Fast forward a few years and it developed into bulimia, which was also accompanied by high anxiety. Despite the help I had received, I wasn’t fully willing to get better. To this day, I don’t believe until you have fully surrendered will recovery be possible.
After many a rock bottom, I decided that I really didn’t want to live like this anymore.
Nia’s Clarity
My eating disorder was destroying everything in its path. The people around me were moving forward with their lives and I just felt like I was stuck in sinking sand. It was then that I found the courage that the 11-year-old me had effervesced in her and decided to embark on recovery. I would love to say it’s been straightforward, but it’s been far from that. I hit a few more rock bottoms in my recovery, but I took it a day at a time and never gave up.
Throughout my recovery, I realized that I needed to put words to how I felt. I could no longer use my body and mental health illnesses to explain it. Even if it wasn’t to share with anyone, instead simply validation to myself that I wasn’t feeling so great.
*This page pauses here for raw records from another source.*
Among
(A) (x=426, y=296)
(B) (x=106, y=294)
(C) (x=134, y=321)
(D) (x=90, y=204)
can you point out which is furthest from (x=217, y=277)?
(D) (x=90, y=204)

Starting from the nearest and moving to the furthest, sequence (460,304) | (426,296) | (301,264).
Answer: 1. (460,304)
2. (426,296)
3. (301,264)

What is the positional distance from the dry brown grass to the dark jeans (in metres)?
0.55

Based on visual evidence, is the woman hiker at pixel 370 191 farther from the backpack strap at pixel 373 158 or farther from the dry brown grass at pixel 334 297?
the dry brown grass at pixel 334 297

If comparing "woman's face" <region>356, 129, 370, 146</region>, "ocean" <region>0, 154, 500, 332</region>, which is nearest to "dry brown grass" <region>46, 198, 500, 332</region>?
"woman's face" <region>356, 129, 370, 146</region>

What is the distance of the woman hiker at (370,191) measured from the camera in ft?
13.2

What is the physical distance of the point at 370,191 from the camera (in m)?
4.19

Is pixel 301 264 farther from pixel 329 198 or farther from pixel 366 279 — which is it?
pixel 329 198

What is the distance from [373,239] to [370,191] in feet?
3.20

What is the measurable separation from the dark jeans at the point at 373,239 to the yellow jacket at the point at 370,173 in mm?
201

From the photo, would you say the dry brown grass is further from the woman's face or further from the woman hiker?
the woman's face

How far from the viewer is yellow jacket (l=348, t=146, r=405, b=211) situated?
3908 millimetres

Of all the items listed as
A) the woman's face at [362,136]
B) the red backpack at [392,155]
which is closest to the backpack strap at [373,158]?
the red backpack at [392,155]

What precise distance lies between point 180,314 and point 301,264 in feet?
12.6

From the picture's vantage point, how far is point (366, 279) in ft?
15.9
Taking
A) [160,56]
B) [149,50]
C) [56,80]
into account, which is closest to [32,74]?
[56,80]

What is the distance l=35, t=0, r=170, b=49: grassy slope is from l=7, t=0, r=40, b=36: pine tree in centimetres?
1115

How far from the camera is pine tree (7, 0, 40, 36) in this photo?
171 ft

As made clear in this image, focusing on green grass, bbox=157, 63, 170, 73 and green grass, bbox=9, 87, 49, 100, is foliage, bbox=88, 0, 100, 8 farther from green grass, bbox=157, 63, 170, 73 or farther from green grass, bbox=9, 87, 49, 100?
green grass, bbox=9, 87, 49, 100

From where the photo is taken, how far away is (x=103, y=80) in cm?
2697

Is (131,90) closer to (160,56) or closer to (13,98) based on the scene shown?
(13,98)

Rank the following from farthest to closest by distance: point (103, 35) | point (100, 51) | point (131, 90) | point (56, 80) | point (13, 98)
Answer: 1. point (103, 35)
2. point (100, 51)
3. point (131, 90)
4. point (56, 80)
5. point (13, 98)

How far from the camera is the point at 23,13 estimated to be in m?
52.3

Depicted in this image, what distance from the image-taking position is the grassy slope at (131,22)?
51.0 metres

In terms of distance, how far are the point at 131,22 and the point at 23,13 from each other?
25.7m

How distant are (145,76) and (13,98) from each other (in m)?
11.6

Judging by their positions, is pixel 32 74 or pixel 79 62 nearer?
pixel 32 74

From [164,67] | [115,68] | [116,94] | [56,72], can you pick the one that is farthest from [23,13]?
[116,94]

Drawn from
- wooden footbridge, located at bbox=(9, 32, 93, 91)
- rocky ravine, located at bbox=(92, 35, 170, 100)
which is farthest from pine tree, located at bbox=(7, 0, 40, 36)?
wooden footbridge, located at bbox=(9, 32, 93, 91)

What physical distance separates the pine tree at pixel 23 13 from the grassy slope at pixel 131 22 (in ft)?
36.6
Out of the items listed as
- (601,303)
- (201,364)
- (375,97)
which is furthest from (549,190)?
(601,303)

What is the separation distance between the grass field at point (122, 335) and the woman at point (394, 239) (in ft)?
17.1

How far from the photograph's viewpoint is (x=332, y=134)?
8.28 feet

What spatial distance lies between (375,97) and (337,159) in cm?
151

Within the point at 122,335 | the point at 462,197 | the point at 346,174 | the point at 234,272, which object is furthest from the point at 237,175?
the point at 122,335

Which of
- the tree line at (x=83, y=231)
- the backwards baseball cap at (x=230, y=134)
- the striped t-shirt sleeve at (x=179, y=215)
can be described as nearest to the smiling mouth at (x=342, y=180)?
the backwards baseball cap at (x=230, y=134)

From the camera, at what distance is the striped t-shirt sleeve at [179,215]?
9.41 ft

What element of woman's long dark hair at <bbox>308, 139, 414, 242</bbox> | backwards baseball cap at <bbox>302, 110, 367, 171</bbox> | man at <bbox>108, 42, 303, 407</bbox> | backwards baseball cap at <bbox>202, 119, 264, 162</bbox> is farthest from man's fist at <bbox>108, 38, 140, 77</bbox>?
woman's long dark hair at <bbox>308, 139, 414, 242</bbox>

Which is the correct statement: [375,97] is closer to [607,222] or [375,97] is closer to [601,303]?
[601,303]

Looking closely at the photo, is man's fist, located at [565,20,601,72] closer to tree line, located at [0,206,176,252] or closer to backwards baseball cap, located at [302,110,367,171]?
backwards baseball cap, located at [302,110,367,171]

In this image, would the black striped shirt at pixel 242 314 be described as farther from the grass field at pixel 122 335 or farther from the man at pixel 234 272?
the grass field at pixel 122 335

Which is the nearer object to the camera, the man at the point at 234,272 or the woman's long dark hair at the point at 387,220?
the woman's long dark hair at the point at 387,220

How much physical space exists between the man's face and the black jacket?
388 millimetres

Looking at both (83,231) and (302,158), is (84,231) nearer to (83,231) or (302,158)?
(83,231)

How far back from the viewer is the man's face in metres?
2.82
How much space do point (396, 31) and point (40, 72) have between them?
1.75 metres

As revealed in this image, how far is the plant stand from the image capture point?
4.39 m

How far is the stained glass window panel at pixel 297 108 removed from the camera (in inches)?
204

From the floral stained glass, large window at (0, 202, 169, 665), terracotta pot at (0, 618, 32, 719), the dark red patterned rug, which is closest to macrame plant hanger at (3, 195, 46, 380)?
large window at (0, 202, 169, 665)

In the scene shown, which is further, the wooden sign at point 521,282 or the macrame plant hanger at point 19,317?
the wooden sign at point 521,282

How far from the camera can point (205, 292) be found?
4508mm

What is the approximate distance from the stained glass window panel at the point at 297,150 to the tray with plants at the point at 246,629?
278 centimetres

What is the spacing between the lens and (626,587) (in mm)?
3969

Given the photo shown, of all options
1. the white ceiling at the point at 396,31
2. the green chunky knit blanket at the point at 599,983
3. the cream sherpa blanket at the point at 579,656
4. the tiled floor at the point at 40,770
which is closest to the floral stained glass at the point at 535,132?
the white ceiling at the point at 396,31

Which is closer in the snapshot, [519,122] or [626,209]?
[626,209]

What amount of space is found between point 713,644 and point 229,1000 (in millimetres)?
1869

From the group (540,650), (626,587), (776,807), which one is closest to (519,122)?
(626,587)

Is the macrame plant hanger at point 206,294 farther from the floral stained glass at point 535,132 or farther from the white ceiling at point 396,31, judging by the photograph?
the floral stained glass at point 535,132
Half the time, I felt like I didn’t even properly know what was going on inside.
How could I try to explain this?
One day, I simply put pen to paper and let my heart unfurl.
It was an instant love affair. Poetry gave me words and allowed me to express myself when I couldn’t find the words. It had no rules; I could end a sentence without a full stop and choose not to put a capital letter in the beginning, and I loved that. In the beginning, I wrote poetry just for myself, an acknowledgment of how I was feeling, something to be proud of.
Nia’s Last Thoughts
It’s only in the last year or so that I have begun to share it with people around me. The kindness and identification I have received with it have been unbelievably heart-warming, and it makes me so inspired to share more.
I’m grateful today for my journey. I wouldn’t have the outlook upon life, the deep connections and friendships, and my poetry, had I not been ill.
The journey, I believe, will never be a linear one, but I’m in a place today of contentment and happiness that I know my 11-year-old self would be proud of, and just a few years back I never believed possible.
Background of A Storied Mind
Lottie and Nia have both battled mental health illnesses for a few years. They met through recovery. They put their poetry and filmmaking together to create a short film—A Storied Mind—to give hope to sufferers and their loved ones.